* **Reading passage**:
● ● ●

It wasn’t that long ago that a recession was the “talk of the town,” and all but a certainty according to some outlets. Yet, here in March of 2024, we find ourselves with a bit more optimism when it comes to the macroeconomy. According to Google Trends, and shown in Figure 1, there is more concern with interest rate cuts than a recession as of late. As shown in Figure 1, while searches for “recession” peaked in 2022, searches on “interest rate cuts” have surged the past few months.
The talk of recession back then was certainly warranted. Starting in March of 2022, the Fed raised its target interest rate 11 times, bringing the rate from zero to where it stands today, 5.3 percent. They did so in only 16 months.
Yet now, two-years later, we have not had a recession and the Fed, much to the delight of the stock market, is talking rate cuts! If you had suggested to any macroeconomist two years ago that the Fed would raise rates from zero to 5 percent in sixteen months and GDP growth would be above 2 percent by the end of it, they would have considered you mad.
GDP, a P-T-P?
This turn of events begs the question, if the interest rate increases the past two years did not fell the economy—real GDP growth has averaged 2.9 percent over that time—what is in store for us as rates decline?1 To address this question, it is time for some updated forecasts from Macrosight (previous forecasts can be found here and here).
Figure 2 displays the Macrosight forecast for quarterly GDP through the end of 2024. These quarterly forecasts were generated with a standard forecasting model with the inputs being the previous two quarters of real GDP growth (and the weights estimated on data spanning 1985Q1 through 2023Q4—Macrosight provided some explanation of this forecasting method here and here).
As shown on the figure, Macrosight forecasts real GDP growth to average 2.6 percent over 2024. While not as high as the average growth that occurred in 2023 (3.1 percent), this forecast is relatively optimistic in that this value is above the 2000 to 2020 average of 2 percent.
How does this forecast compare to the Fed’s? Figure 3 displays a snap-shot of the Fed’s forecast for real GDP, and their expectation for the Federal Funds rate, both released this week as part of their March meeting.
The Fed’s projection for 2024 real GDP growth is 2.1 percent. That is a bit below Macrosight’s forecast, but higher than what the Fed was thinking back in December of 2023.2
Notice also in Figure 3 the “projected appropriate policy path” for the federal funds rate, which is the Fed’s key variable for setting policy (for an explanation see here). The Fed expects to cut the federal funds rate by about 70 basis points from the current value of 5.3 percent.
Given the Fed’s plan, what should we expect for our economy? Let’s say the Fed cuts the federal funds rate by 70 basis meeting at their June meeting.3 Would real GDP growth get an immediate boost from such a cut? Would it get any boost?
And One!

● ● ●

* **Work request A**:
Answer these questions from the article on interest rates and GDP:
(i) How many times did the Fed raise its target interest rate starting in March of 2022?
(ii) What average real GDP growth over 2024 does Macrosight forecast?
(iii) What is the Fed's projection for 2024 real GDP growth?
* **Work request B**:
List every numbered figure mentioned in the article on interest rates and GDP, along with what each one displays.
* **Work request C**:
Continue the article on interest rates and GDP from its final line.

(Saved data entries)
● ● ●

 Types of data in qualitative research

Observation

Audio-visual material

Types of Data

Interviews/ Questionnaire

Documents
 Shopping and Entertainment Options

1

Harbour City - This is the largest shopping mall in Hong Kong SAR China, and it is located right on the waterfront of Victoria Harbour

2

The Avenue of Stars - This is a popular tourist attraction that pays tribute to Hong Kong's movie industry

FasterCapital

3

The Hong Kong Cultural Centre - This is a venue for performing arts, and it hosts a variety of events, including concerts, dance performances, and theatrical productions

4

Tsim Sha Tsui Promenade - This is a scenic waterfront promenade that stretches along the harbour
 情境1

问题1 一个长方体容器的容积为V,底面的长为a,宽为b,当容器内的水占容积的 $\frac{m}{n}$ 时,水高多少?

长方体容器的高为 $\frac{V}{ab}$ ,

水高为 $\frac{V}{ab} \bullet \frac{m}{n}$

● ● ●

* **Task output A**:
(i) 11 times
(ii) 2.6 percent
(iii) 2.1 percent

* **Task output B**:
Figure 1: Google Trends searches for "recession" and "interest rate cuts"
Figure 2: the Macrosight forecast for quarterly GDP through the end of 2024
Figure 3: a snapshot of the Fed's forecast for real GDP and its expectation for the Federal Funds rate, released as part of the March meeting

* **Task output C**:
Figure 4 displays the forecast for 2024 assuming the rate is cut by 70 basis points in June, and the effect on GDP is felt in the third and further quarters of 2024.4
With that modification, things look slightly brighter. While the effect of the drop in the interest rate does not have a substantial impact on the average for 2024, it does so on the quarterly growth rates for the second half of the year.
X’s and O’s
Given this predicted boost to GDP, what can we say about how likely this would be?
For the forecast displayed in Figure 4, I am assuming a very quick effect of the rate cut on GDP. This might occur if a rate cut inspires optimism and consumption and investment spending jump quickly early in the third quarter of 2024.
Similarly, if mortgage rates start to fall in late spring in anticipation of a lower federal funds rate (and/or in anticipation of inflation continuing to decline), then the effect, particularly for the housing market, could be felt sooner rather than later.
It is more likely, however—especially when it comes to interest-rate sectors like housing and autos—that the effect of a decline in interest rates would come in 2025. The typical conclusion of studies on the effect of monetary policy is that it takes months, if not more than a year, for a change in policy to translate to a change in spending.
As for the magnitude of any increase in GDP, will we see rates of 3.3 or 3.2 percent as shown in Figure 4? Those numbers are reasonable for what to expect, in my opinion. Given GDP growth averaged just above 3 percent in 2023, shouldn’t we expect at least a little boost to our economy above that from a decline in rates?
Air Ball
Admittedly, the above is very speculative (as is the nature of forecasting, of course). Which brings us to the proverbial elephant in the room.
As mentioned at the outset of this post, the Fed increased its interest rate target from zero to 5.3 percent in just under a year-and-a-half. Yet, as is evident in Figures 2 and 4, GDP growth remained steady over the second-half of 2022 and for the entirety of 2023. Over those six quarters, real GDP growth averaged 2.9 percent, which is almost a full percentage point higher than the average from 2000 to 2020. (If we look back further, 2.9 percent is also higher than the average of 2.6 percent from 1985 to 2020.)
So, here we are obsessing over interest rate cuts against the backdrop of recent history, where it seems that rate increases over the past two years had nary an effect on real GDP growth. In the least, those increases didn’t stop real GDP growth from chugging along at an average rate higher than the past few decades.
Where does this leave us now? Well, just like macroeconomists (current company included) didn’t see Beastflation coming, or anticipate GDP growth surging to over 5 percent in 2021, or predict 3.1 percent for GDP in 2023 amidst rising interest rates, or expect a persistently low unemployment rate, we can probably add “the effect of future rate cuts on GDP” to the list.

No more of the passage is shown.